• **Exercise instructions**: Write the next part of the essay below about a secondhand copy of The Prophet, starting after its final sentence.
* Start Passage given *
THE PROPHET – Kahlil Gibran

What a melancholy day. Memorial Day, May 26, 2013. Cloudy, dismal, and cold. I drove to the small town cemetery where my father is buried to offer up my thanks and leave a bit of beauty. On the way there NPR was broadcasting poets reading somber and heart wrenching poetry about love and loss. The way home was even sadder for the broadcast had moved on to memoirs of Vietnam veterans. The little town by the cemetery has become seedy, run down, and sad looking.

Home again I picked up my beat up copy of The Prophet that I scavenged from an antique mall. It's been reclining by my bed for weeks now. Finding it at the mall had stirred up memories of my friends and I passing it around in college and memorizing quotes that seemed so relevant during the Vietnam era. This particular copy was published later than the one I would have had (1977) and I had forgotten that it was originally published in 1923. Not remembering anything about it I was still thinking about college times when I opened the book to see this written inside the front cover, “Maxine, I want you to have this. Consider it my Christmas present to you. I hope you do take the time to read it. Sorry that I didn't know. Vicki.” Hmmm, who were or are Vicki and Maxine? What did Vicki need to know and didn't? Why did Maxine let this treasure get away from her and end up in a dusty dank pile of old books? I had to have it, and so it goes.
* End Passage given *
* Start Dataset extract *
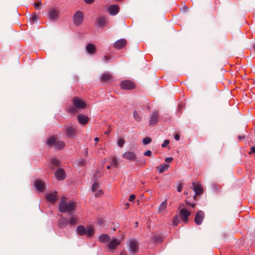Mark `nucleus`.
Here are the masks:
<instances>
[{"mask_svg": "<svg viewBox=\"0 0 255 255\" xmlns=\"http://www.w3.org/2000/svg\"><path fill=\"white\" fill-rule=\"evenodd\" d=\"M99 241L102 243H107L110 240V237L108 234H103L99 237Z\"/></svg>", "mask_w": 255, "mask_h": 255, "instance_id": "25", "label": "nucleus"}, {"mask_svg": "<svg viewBox=\"0 0 255 255\" xmlns=\"http://www.w3.org/2000/svg\"><path fill=\"white\" fill-rule=\"evenodd\" d=\"M120 85L122 89H123L131 90L135 88L134 84L129 80L122 81Z\"/></svg>", "mask_w": 255, "mask_h": 255, "instance_id": "8", "label": "nucleus"}, {"mask_svg": "<svg viewBox=\"0 0 255 255\" xmlns=\"http://www.w3.org/2000/svg\"><path fill=\"white\" fill-rule=\"evenodd\" d=\"M34 186L38 191L42 192L45 187V184L44 181L40 180H37L35 181Z\"/></svg>", "mask_w": 255, "mask_h": 255, "instance_id": "17", "label": "nucleus"}, {"mask_svg": "<svg viewBox=\"0 0 255 255\" xmlns=\"http://www.w3.org/2000/svg\"><path fill=\"white\" fill-rule=\"evenodd\" d=\"M68 224V220L63 217H61L58 221L57 226L59 228L62 229L66 227Z\"/></svg>", "mask_w": 255, "mask_h": 255, "instance_id": "21", "label": "nucleus"}, {"mask_svg": "<svg viewBox=\"0 0 255 255\" xmlns=\"http://www.w3.org/2000/svg\"><path fill=\"white\" fill-rule=\"evenodd\" d=\"M103 175V172L101 170L98 171L95 174V177L96 178H99L101 177Z\"/></svg>", "mask_w": 255, "mask_h": 255, "instance_id": "40", "label": "nucleus"}, {"mask_svg": "<svg viewBox=\"0 0 255 255\" xmlns=\"http://www.w3.org/2000/svg\"><path fill=\"white\" fill-rule=\"evenodd\" d=\"M118 165V161L116 157L114 156L112 158L111 161V166L117 168Z\"/></svg>", "mask_w": 255, "mask_h": 255, "instance_id": "31", "label": "nucleus"}, {"mask_svg": "<svg viewBox=\"0 0 255 255\" xmlns=\"http://www.w3.org/2000/svg\"><path fill=\"white\" fill-rule=\"evenodd\" d=\"M170 143V141L168 139H166L164 141L163 143L162 144L161 146L162 147H166Z\"/></svg>", "mask_w": 255, "mask_h": 255, "instance_id": "39", "label": "nucleus"}, {"mask_svg": "<svg viewBox=\"0 0 255 255\" xmlns=\"http://www.w3.org/2000/svg\"><path fill=\"white\" fill-rule=\"evenodd\" d=\"M113 77L109 73H104L101 76V80L105 82H110L112 81Z\"/></svg>", "mask_w": 255, "mask_h": 255, "instance_id": "23", "label": "nucleus"}, {"mask_svg": "<svg viewBox=\"0 0 255 255\" xmlns=\"http://www.w3.org/2000/svg\"><path fill=\"white\" fill-rule=\"evenodd\" d=\"M77 203L73 201H66L65 197L62 198V200L59 204V210L61 213H69L73 211L76 207Z\"/></svg>", "mask_w": 255, "mask_h": 255, "instance_id": "1", "label": "nucleus"}, {"mask_svg": "<svg viewBox=\"0 0 255 255\" xmlns=\"http://www.w3.org/2000/svg\"><path fill=\"white\" fill-rule=\"evenodd\" d=\"M69 111L70 112L72 113H76L77 112L76 109L74 107H71L69 108Z\"/></svg>", "mask_w": 255, "mask_h": 255, "instance_id": "44", "label": "nucleus"}, {"mask_svg": "<svg viewBox=\"0 0 255 255\" xmlns=\"http://www.w3.org/2000/svg\"><path fill=\"white\" fill-rule=\"evenodd\" d=\"M97 22L99 26H103L107 22L106 18L104 16H101L98 19Z\"/></svg>", "mask_w": 255, "mask_h": 255, "instance_id": "29", "label": "nucleus"}, {"mask_svg": "<svg viewBox=\"0 0 255 255\" xmlns=\"http://www.w3.org/2000/svg\"><path fill=\"white\" fill-rule=\"evenodd\" d=\"M78 121L79 123L81 125H86L89 121V118L83 114H79L77 117Z\"/></svg>", "mask_w": 255, "mask_h": 255, "instance_id": "16", "label": "nucleus"}, {"mask_svg": "<svg viewBox=\"0 0 255 255\" xmlns=\"http://www.w3.org/2000/svg\"><path fill=\"white\" fill-rule=\"evenodd\" d=\"M125 142V140L123 138H120L118 141V145L120 147H122L124 146Z\"/></svg>", "mask_w": 255, "mask_h": 255, "instance_id": "36", "label": "nucleus"}, {"mask_svg": "<svg viewBox=\"0 0 255 255\" xmlns=\"http://www.w3.org/2000/svg\"><path fill=\"white\" fill-rule=\"evenodd\" d=\"M51 162H52V164L55 166H57V165H59L60 163L59 161L56 158L52 159L51 160Z\"/></svg>", "mask_w": 255, "mask_h": 255, "instance_id": "38", "label": "nucleus"}, {"mask_svg": "<svg viewBox=\"0 0 255 255\" xmlns=\"http://www.w3.org/2000/svg\"><path fill=\"white\" fill-rule=\"evenodd\" d=\"M37 18V15L36 14H34L31 17L30 20L32 22H34Z\"/></svg>", "mask_w": 255, "mask_h": 255, "instance_id": "42", "label": "nucleus"}, {"mask_svg": "<svg viewBox=\"0 0 255 255\" xmlns=\"http://www.w3.org/2000/svg\"><path fill=\"white\" fill-rule=\"evenodd\" d=\"M84 19V13L82 11H77L74 15L73 21L75 24L77 25H80Z\"/></svg>", "mask_w": 255, "mask_h": 255, "instance_id": "5", "label": "nucleus"}, {"mask_svg": "<svg viewBox=\"0 0 255 255\" xmlns=\"http://www.w3.org/2000/svg\"><path fill=\"white\" fill-rule=\"evenodd\" d=\"M109 133H110V131H105V133L107 134H109Z\"/></svg>", "mask_w": 255, "mask_h": 255, "instance_id": "57", "label": "nucleus"}, {"mask_svg": "<svg viewBox=\"0 0 255 255\" xmlns=\"http://www.w3.org/2000/svg\"><path fill=\"white\" fill-rule=\"evenodd\" d=\"M86 153L87 154V149H86Z\"/></svg>", "mask_w": 255, "mask_h": 255, "instance_id": "60", "label": "nucleus"}, {"mask_svg": "<svg viewBox=\"0 0 255 255\" xmlns=\"http://www.w3.org/2000/svg\"><path fill=\"white\" fill-rule=\"evenodd\" d=\"M167 206V200L166 199L163 202H162L158 208V212L160 214H162L165 211Z\"/></svg>", "mask_w": 255, "mask_h": 255, "instance_id": "24", "label": "nucleus"}, {"mask_svg": "<svg viewBox=\"0 0 255 255\" xmlns=\"http://www.w3.org/2000/svg\"><path fill=\"white\" fill-rule=\"evenodd\" d=\"M65 132L70 138H75L77 134V129L72 126H67L65 127Z\"/></svg>", "mask_w": 255, "mask_h": 255, "instance_id": "6", "label": "nucleus"}, {"mask_svg": "<svg viewBox=\"0 0 255 255\" xmlns=\"http://www.w3.org/2000/svg\"><path fill=\"white\" fill-rule=\"evenodd\" d=\"M86 50L90 54H93L96 52V48L94 44L90 43L86 46Z\"/></svg>", "mask_w": 255, "mask_h": 255, "instance_id": "27", "label": "nucleus"}, {"mask_svg": "<svg viewBox=\"0 0 255 255\" xmlns=\"http://www.w3.org/2000/svg\"><path fill=\"white\" fill-rule=\"evenodd\" d=\"M94 140L96 142V144H97V142L99 141V138L97 137H95L94 139Z\"/></svg>", "mask_w": 255, "mask_h": 255, "instance_id": "54", "label": "nucleus"}, {"mask_svg": "<svg viewBox=\"0 0 255 255\" xmlns=\"http://www.w3.org/2000/svg\"><path fill=\"white\" fill-rule=\"evenodd\" d=\"M86 3H92L94 2V0H84Z\"/></svg>", "mask_w": 255, "mask_h": 255, "instance_id": "49", "label": "nucleus"}, {"mask_svg": "<svg viewBox=\"0 0 255 255\" xmlns=\"http://www.w3.org/2000/svg\"><path fill=\"white\" fill-rule=\"evenodd\" d=\"M187 204H188V205L189 206L192 207V208H194L195 206V203H192L188 202Z\"/></svg>", "mask_w": 255, "mask_h": 255, "instance_id": "51", "label": "nucleus"}, {"mask_svg": "<svg viewBox=\"0 0 255 255\" xmlns=\"http://www.w3.org/2000/svg\"><path fill=\"white\" fill-rule=\"evenodd\" d=\"M183 185L182 183H179L178 184V187H177V191L178 192H181L182 188H183Z\"/></svg>", "mask_w": 255, "mask_h": 255, "instance_id": "43", "label": "nucleus"}, {"mask_svg": "<svg viewBox=\"0 0 255 255\" xmlns=\"http://www.w3.org/2000/svg\"><path fill=\"white\" fill-rule=\"evenodd\" d=\"M191 212L186 209H182L180 211V215L182 221L184 223H187L188 220V217L190 215Z\"/></svg>", "mask_w": 255, "mask_h": 255, "instance_id": "11", "label": "nucleus"}, {"mask_svg": "<svg viewBox=\"0 0 255 255\" xmlns=\"http://www.w3.org/2000/svg\"><path fill=\"white\" fill-rule=\"evenodd\" d=\"M78 165L80 166H83L86 165V161L83 159H81L78 161Z\"/></svg>", "mask_w": 255, "mask_h": 255, "instance_id": "37", "label": "nucleus"}, {"mask_svg": "<svg viewBox=\"0 0 255 255\" xmlns=\"http://www.w3.org/2000/svg\"><path fill=\"white\" fill-rule=\"evenodd\" d=\"M123 157L125 159H126L128 160H134L136 158V155L135 154L131 151H127L125 152L123 154Z\"/></svg>", "mask_w": 255, "mask_h": 255, "instance_id": "19", "label": "nucleus"}, {"mask_svg": "<svg viewBox=\"0 0 255 255\" xmlns=\"http://www.w3.org/2000/svg\"><path fill=\"white\" fill-rule=\"evenodd\" d=\"M111 166V165H108V166H107V169H110Z\"/></svg>", "mask_w": 255, "mask_h": 255, "instance_id": "58", "label": "nucleus"}, {"mask_svg": "<svg viewBox=\"0 0 255 255\" xmlns=\"http://www.w3.org/2000/svg\"><path fill=\"white\" fill-rule=\"evenodd\" d=\"M76 233L79 236L86 235L88 238H90L94 236L95 230L94 227L90 225H87L86 227L79 225L76 228Z\"/></svg>", "mask_w": 255, "mask_h": 255, "instance_id": "2", "label": "nucleus"}, {"mask_svg": "<svg viewBox=\"0 0 255 255\" xmlns=\"http://www.w3.org/2000/svg\"><path fill=\"white\" fill-rule=\"evenodd\" d=\"M169 167V165L168 164H163L159 166H157L156 167V169L159 173H162L164 171L167 170Z\"/></svg>", "mask_w": 255, "mask_h": 255, "instance_id": "26", "label": "nucleus"}, {"mask_svg": "<svg viewBox=\"0 0 255 255\" xmlns=\"http://www.w3.org/2000/svg\"><path fill=\"white\" fill-rule=\"evenodd\" d=\"M55 177L58 180H62L65 178V172L61 168L58 169L55 172Z\"/></svg>", "mask_w": 255, "mask_h": 255, "instance_id": "20", "label": "nucleus"}, {"mask_svg": "<svg viewBox=\"0 0 255 255\" xmlns=\"http://www.w3.org/2000/svg\"><path fill=\"white\" fill-rule=\"evenodd\" d=\"M133 117L134 118V119L137 121V122H139L140 121L141 119V117L138 114V113L136 112V111H134L133 112Z\"/></svg>", "mask_w": 255, "mask_h": 255, "instance_id": "33", "label": "nucleus"}, {"mask_svg": "<svg viewBox=\"0 0 255 255\" xmlns=\"http://www.w3.org/2000/svg\"><path fill=\"white\" fill-rule=\"evenodd\" d=\"M57 192L55 191L53 193L47 194L46 195L47 200L50 202H55L57 199Z\"/></svg>", "mask_w": 255, "mask_h": 255, "instance_id": "22", "label": "nucleus"}, {"mask_svg": "<svg viewBox=\"0 0 255 255\" xmlns=\"http://www.w3.org/2000/svg\"><path fill=\"white\" fill-rule=\"evenodd\" d=\"M94 193L96 197H99L102 196L104 194V191L102 189H98L96 192H93Z\"/></svg>", "mask_w": 255, "mask_h": 255, "instance_id": "32", "label": "nucleus"}, {"mask_svg": "<svg viewBox=\"0 0 255 255\" xmlns=\"http://www.w3.org/2000/svg\"><path fill=\"white\" fill-rule=\"evenodd\" d=\"M179 223V220L178 216H176L174 217L172 224L174 226H177Z\"/></svg>", "mask_w": 255, "mask_h": 255, "instance_id": "35", "label": "nucleus"}, {"mask_svg": "<svg viewBox=\"0 0 255 255\" xmlns=\"http://www.w3.org/2000/svg\"><path fill=\"white\" fill-rule=\"evenodd\" d=\"M151 142V138H150L149 137H146L144 138L143 139V143L144 145L148 144L149 143H150Z\"/></svg>", "mask_w": 255, "mask_h": 255, "instance_id": "34", "label": "nucleus"}, {"mask_svg": "<svg viewBox=\"0 0 255 255\" xmlns=\"http://www.w3.org/2000/svg\"><path fill=\"white\" fill-rule=\"evenodd\" d=\"M187 9H188V8H187L186 6H184V9L185 10H187Z\"/></svg>", "mask_w": 255, "mask_h": 255, "instance_id": "56", "label": "nucleus"}, {"mask_svg": "<svg viewBox=\"0 0 255 255\" xmlns=\"http://www.w3.org/2000/svg\"><path fill=\"white\" fill-rule=\"evenodd\" d=\"M129 247L131 252L135 253L138 250V244L137 241L134 239L129 241Z\"/></svg>", "mask_w": 255, "mask_h": 255, "instance_id": "12", "label": "nucleus"}, {"mask_svg": "<svg viewBox=\"0 0 255 255\" xmlns=\"http://www.w3.org/2000/svg\"><path fill=\"white\" fill-rule=\"evenodd\" d=\"M120 240L114 238L109 242L107 246L109 249L114 250L120 244Z\"/></svg>", "mask_w": 255, "mask_h": 255, "instance_id": "14", "label": "nucleus"}, {"mask_svg": "<svg viewBox=\"0 0 255 255\" xmlns=\"http://www.w3.org/2000/svg\"><path fill=\"white\" fill-rule=\"evenodd\" d=\"M174 138H175V140H178L180 139V135L178 134H176L175 135Z\"/></svg>", "mask_w": 255, "mask_h": 255, "instance_id": "50", "label": "nucleus"}, {"mask_svg": "<svg viewBox=\"0 0 255 255\" xmlns=\"http://www.w3.org/2000/svg\"><path fill=\"white\" fill-rule=\"evenodd\" d=\"M192 189L196 194L194 196V199L196 200V196L202 194L203 189L201 184L199 183L193 182L192 183Z\"/></svg>", "mask_w": 255, "mask_h": 255, "instance_id": "9", "label": "nucleus"}, {"mask_svg": "<svg viewBox=\"0 0 255 255\" xmlns=\"http://www.w3.org/2000/svg\"><path fill=\"white\" fill-rule=\"evenodd\" d=\"M137 225H138V222H136V223H135V225H136V226H137Z\"/></svg>", "mask_w": 255, "mask_h": 255, "instance_id": "59", "label": "nucleus"}, {"mask_svg": "<svg viewBox=\"0 0 255 255\" xmlns=\"http://www.w3.org/2000/svg\"><path fill=\"white\" fill-rule=\"evenodd\" d=\"M127 42L126 39H121L115 42L114 46L116 49H120L123 48L127 45Z\"/></svg>", "mask_w": 255, "mask_h": 255, "instance_id": "15", "label": "nucleus"}, {"mask_svg": "<svg viewBox=\"0 0 255 255\" xmlns=\"http://www.w3.org/2000/svg\"><path fill=\"white\" fill-rule=\"evenodd\" d=\"M79 222V217L77 216L72 217L69 221V223L71 226H75Z\"/></svg>", "mask_w": 255, "mask_h": 255, "instance_id": "28", "label": "nucleus"}, {"mask_svg": "<svg viewBox=\"0 0 255 255\" xmlns=\"http://www.w3.org/2000/svg\"><path fill=\"white\" fill-rule=\"evenodd\" d=\"M204 218V213L202 211H198L195 217V222L197 225H200L202 223V221Z\"/></svg>", "mask_w": 255, "mask_h": 255, "instance_id": "13", "label": "nucleus"}, {"mask_svg": "<svg viewBox=\"0 0 255 255\" xmlns=\"http://www.w3.org/2000/svg\"><path fill=\"white\" fill-rule=\"evenodd\" d=\"M72 103L75 108L80 109H84L86 106V103L79 97H74L72 100Z\"/></svg>", "mask_w": 255, "mask_h": 255, "instance_id": "4", "label": "nucleus"}, {"mask_svg": "<svg viewBox=\"0 0 255 255\" xmlns=\"http://www.w3.org/2000/svg\"><path fill=\"white\" fill-rule=\"evenodd\" d=\"M135 198V196L134 194H131L129 196V201L130 202H132Z\"/></svg>", "mask_w": 255, "mask_h": 255, "instance_id": "45", "label": "nucleus"}, {"mask_svg": "<svg viewBox=\"0 0 255 255\" xmlns=\"http://www.w3.org/2000/svg\"><path fill=\"white\" fill-rule=\"evenodd\" d=\"M100 189V185L99 184L96 182L94 181L91 188L92 192H96L97 190Z\"/></svg>", "mask_w": 255, "mask_h": 255, "instance_id": "30", "label": "nucleus"}, {"mask_svg": "<svg viewBox=\"0 0 255 255\" xmlns=\"http://www.w3.org/2000/svg\"><path fill=\"white\" fill-rule=\"evenodd\" d=\"M104 59L105 60V61H108V60H109V57L108 56H105L104 57Z\"/></svg>", "mask_w": 255, "mask_h": 255, "instance_id": "53", "label": "nucleus"}, {"mask_svg": "<svg viewBox=\"0 0 255 255\" xmlns=\"http://www.w3.org/2000/svg\"><path fill=\"white\" fill-rule=\"evenodd\" d=\"M47 144L50 146H54L57 149H61L65 146V143L64 141L59 140L55 136H52L47 140Z\"/></svg>", "mask_w": 255, "mask_h": 255, "instance_id": "3", "label": "nucleus"}, {"mask_svg": "<svg viewBox=\"0 0 255 255\" xmlns=\"http://www.w3.org/2000/svg\"><path fill=\"white\" fill-rule=\"evenodd\" d=\"M119 9L120 8L118 5L113 4L108 7V11L111 15H115L119 12Z\"/></svg>", "mask_w": 255, "mask_h": 255, "instance_id": "18", "label": "nucleus"}, {"mask_svg": "<svg viewBox=\"0 0 255 255\" xmlns=\"http://www.w3.org/2000/svg\"><path fill=\"white\" fill-rule=\"evenodd\" d=\"M173 160L172 157H168L165 159V161L167 162H171Z\"/></svg>", "mask_w": 255, "mask_h": 255, "instance_id": "48", "label": "nucleus"}, {"mask_svg": "<svg viewBox=\"0 0 255 255\" xmlns=\"http://www.w3.org/2000/svg\"><path fill=\"white\" fill-rule=\"evenodd\" d=\"M48 16L50 20H56L59 16V11L55 8H51L49 9Z\"/></svg>", "mask_w": 255, "mask_h": 255, "instance_id": "7", "label": "nucleus"}, {"mask_svg": "<svg viewBox=\"0 0 255 255\" xmlns=\"http://www.w3.org/2000/svg\"><path fill=\"white\" fill-rule=\"evenodd\" d=\"M151 154V152L150 150H148L146 152H144V155L146 156H149Z\"/></svg>", "mask_w": 255, "mask_h": 255, "instance_id": "46", "label": "nucleus"}, {"mask_svg": "<svg viewBox=\"0 0 255 255\" xmlns=\"http://www.w3.org/2000/svg\"><path fill=\"white\" fill-rule=\"evenodd\" d=\"M159 115L157 111H154L152 113L149 122V125L152 126L154 125L159 122Z\"/></svg>", "mask_w": 255, "mask_h": 255, "instance_id": "10", "label": "nucleus"}, {"mask_svg": "<svg viewBox=\"0 0 255 255\" xmlns=\"http://www.w3.org/2000/svg\"><path fill=\"white\" fill-rule=\"evenodd\" d=\"M244 138V136H239V138L240 139H241L242 138Z\"/></svg>", "mask_w": 255, "mask_h": 255, "instance_id": "55", "label": "nucleus"}, {"mask_svg": "<svg viewBox=\"0 0 255 255\" xmlns=\"http://www.w3.org/2000/svg\"><path fill=\"white\" fill-rule=\"evenodd\" d=\"M41 4V3L40 1H37V2H35L34 4V5L35 9H38L39 7Z\"/></svg>", "mask_w": 255, "mask_h": 255, "instance_id": "41", "label": "nucleus"}, {"mask_svg": "<svg viewBox=\"0 0 255 255\" xmlns=\"http://www.w3.org/2000/svg\"><path fill=\"white\" fill-rule=\"evenodd\" d=\"M125 209H127L129 208V204L128 203H126L125 204Z\"/></svg>", "mask_w": 255, "mask_h": 255, "instance_id": "52", "label": "nucleus"}, {"mask_svg": "<svg viewBox=\"0 0 255 255\" xmlns=\"http://www.w3.org/2000/svg\"><path fill=\"white\" fill-rule=\"evenodd\" d=\"M250 154L255 153V146L252 147L251 151L249 153Z\"/></svg>", "mask_w": 255, "mask_h": 255, "instance_id": "47", "label": "nucleus"}]
</instances>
* End Dataset extract *
• **Expected answer**:
In some unnamed time and place a wandering prophet (I think I might be getting addicted to pilgrim stories too!) has been in a coastal town for twelve years while waiting for a ship to come and take him back to his home that he so misses. He wants to give his devoted followers something. Since he has no possessions he decides to spend time talking with them and requests each to ask an important question from the heart. The answers from the prophet are written like poetical philosophical essays. My favorite chapters and quotations at this time are as follows:
Giving - “There are those who give little of the much which they have and they give it for recognition and their hidden desire makes their gifts unwholesome.” 
Teaching - “If he is indeed wise he does not bid you enter the house of his wisdom, but rather leads you to the threshold of your own mind.” 
Death - “And what is it to cease breathing, but to free the breath from its restless tides, that it may rise and expand and seek God unencumbered?”
If you have this book and take it down periodically and peruse the chapters I am guessing different chapters will speak to you at different times. I'm sure when I was 19 the above were not the ones I quoted. More than likely it was Love, Joy and Sorrow, and perhaps Self-knowledge.

This book also reminds me a lot of Coelho's The Alchemist. I guess I like my philosophy delivered via a pilgrim and also cloaked in mystery and in story. I wonder what ever happened to my college days copy? Bless Vicki and Maxine wherever they are.